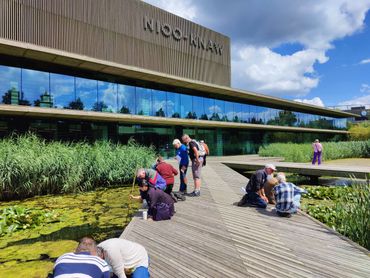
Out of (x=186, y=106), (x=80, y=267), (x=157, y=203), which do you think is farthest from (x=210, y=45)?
(x=80, y=267)

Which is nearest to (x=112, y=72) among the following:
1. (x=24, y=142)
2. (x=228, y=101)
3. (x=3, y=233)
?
(x=24, y=142)

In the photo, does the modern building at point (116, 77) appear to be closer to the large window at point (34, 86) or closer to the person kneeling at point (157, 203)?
the large window at point (34, 86)

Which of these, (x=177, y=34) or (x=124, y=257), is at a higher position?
(x=177, y=34)

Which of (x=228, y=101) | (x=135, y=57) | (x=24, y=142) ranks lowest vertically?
(x=24, y=142)

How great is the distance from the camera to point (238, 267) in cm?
351

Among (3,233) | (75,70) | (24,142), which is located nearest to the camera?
(3,233)

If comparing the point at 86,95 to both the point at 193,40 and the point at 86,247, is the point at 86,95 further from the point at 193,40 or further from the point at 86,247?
the point at 86,247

• REQUIREMENTS: Rewrite the listing above with "camera" renamed to "viewer" everywhere it occurs, keeping everything else the same. Leave the pictures out of your answer.

• SOLUTION TO THE EXERCISE:
Out of (x=186, y=106), (x=80, y=267), (x=157, y=203), which do you think is farthest from (x=210, y=45)?
(x=80, y=267)

Which is nearest to (x=112, y=72) among the following:
1. (x=24, y=142)
2. (x=228, y=101)
3. (x=3, y=233)
?
(x=24, y=142)

In the photo, does the modern building at point (116, 77) appear to be closer to the large window at point (34, 86) or closer to the person kneeling at point (157, 203)?
the large window at point (34, 86)

Which of these, (x=177, y=34) or (x=124, y=257), is at a higher position?
(x=177, y=34)

Which of (x=228, y=101) | (x=135, y=57) | (x=24, y=142) ranks lowest vertically?
(x=24, y=142)

How great is the distance from the viewer to point (238, 267) in cm?
351

Among (3,233) | (75,70) | (24,142), which is located nearest to the viewer?
(3,233)

If comparing the point at 86,95 to both the point at 193,40 and the point at 86,247, is the point at 86,95 further from the point at 193,40 or further from the point at 86,247?
the point at 86,247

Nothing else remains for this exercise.